> _PETIT EXERCICE_: Remplacez « dense vegetation » par « thick vegetation » dans tous les enregistrements ci-dessous, et recopiez-les sans rien modifier d'autre.

> _DONNÉES DE L'EXERCICE_:
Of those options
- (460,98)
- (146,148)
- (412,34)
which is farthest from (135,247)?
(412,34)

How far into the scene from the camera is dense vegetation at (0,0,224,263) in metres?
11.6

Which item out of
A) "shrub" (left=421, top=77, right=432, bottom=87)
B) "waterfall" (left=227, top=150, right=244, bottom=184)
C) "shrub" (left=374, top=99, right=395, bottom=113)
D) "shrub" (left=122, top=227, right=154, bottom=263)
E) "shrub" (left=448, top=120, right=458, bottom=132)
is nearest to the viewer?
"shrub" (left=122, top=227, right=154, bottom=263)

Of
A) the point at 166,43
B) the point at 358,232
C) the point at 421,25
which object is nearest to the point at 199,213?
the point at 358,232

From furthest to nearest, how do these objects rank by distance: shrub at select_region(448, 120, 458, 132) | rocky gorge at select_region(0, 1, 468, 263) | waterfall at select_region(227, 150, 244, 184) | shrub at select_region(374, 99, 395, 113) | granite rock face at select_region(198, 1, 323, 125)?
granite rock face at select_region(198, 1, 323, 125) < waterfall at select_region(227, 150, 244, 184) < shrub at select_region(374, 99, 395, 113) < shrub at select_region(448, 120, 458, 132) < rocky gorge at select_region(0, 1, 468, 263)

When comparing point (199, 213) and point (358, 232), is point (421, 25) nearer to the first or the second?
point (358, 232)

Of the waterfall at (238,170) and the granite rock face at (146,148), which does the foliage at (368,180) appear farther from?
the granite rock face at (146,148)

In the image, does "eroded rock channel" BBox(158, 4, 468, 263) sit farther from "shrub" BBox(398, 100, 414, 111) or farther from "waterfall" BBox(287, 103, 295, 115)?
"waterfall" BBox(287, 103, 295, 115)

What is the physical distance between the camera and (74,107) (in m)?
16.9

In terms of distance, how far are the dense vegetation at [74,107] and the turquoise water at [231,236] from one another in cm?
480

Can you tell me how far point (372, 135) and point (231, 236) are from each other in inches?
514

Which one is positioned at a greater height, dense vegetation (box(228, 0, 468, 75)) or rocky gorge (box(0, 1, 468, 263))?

> _RÉPONSE AU PROBLÈME_:
Of those options
- (460,98)
- (146,148)
- (412,34)
which is farthest from (135,247)?
(412,34)

How far into the scene from the camera is thick vegetation at (0,0,224,263) in metres?
11.6

Which item out of
A) "shrub" (left=421, top=77, right=432, bottom=87)
B) "waterfall" (left=227, top=150, right=244, bottom=184)
C) "shrub" (left=374, top=99, right=395, bottom=113)
D) "shrub" (left=122, top=227, right=154, bottom=263)
E) "shrub" (left=448, top=120, right=458, bottom=132)
is nearest to the viewer?
"shrub" (left=122, top=227, right=154, bottom=263)

Of
A) the point at 166,43
B) the point at 358,232
C) the point at 421,25
which object is nearest to the point at 199,213?
the point at 358,232

From furthest to nearest, how do these objects rank by distance: shrub at select_region(448, 120, 458, 132) | rocky gorge at select_region(0, 1, 468, 263) | waterfall at select_region(227, 150, 244, 184) | shrub at select_region(374, 99, 395, 113) | granite rock face at select_region(198, 1, 323, 125)?
granite rock face at select_region(198, 1, 323, 125) < waterfall at select_region(227, 150, 244, 184) < shrub at select_region(374, 99, 395, 113) < shrub at select_region(448, 120, 458, 132) < rocky gorge at select_region(0, 1, 468, 263)

When comparing point (199, 213) and point (358, 232), is point (421, 25) nearer to the first or the second?
point (358, 232)

Of the waterfall at (238,170) and the granite rock face at (146,148), which does the foliage at (368,180) appear farther from?
the granite rock face at (146,148)

In the image, does "eroded rock channel" BBox(158, 4, 468, 263) sit farther from "shrub" BBox(398, 100, 414, 111) or farther from "waterfall" BBox(287, 103, 295, 115)?
"waterfall" BBox(287, 103, 295, 115)

What is the physical distance between the camera and (74,107) (in m)?
16.9

In terms of distance, how far are the thick vegetation at [74,107] and the turquoise water at [231,236] from one another in cm?
480

Can you tell me how far point (372, 135) and point (231, 236) are from each other in inches?
514

Which one is positioned at a greater height, thick vegetation (box(228, 0, 468, 75)) or rocky gorge (box(0, 1, 468, 263))?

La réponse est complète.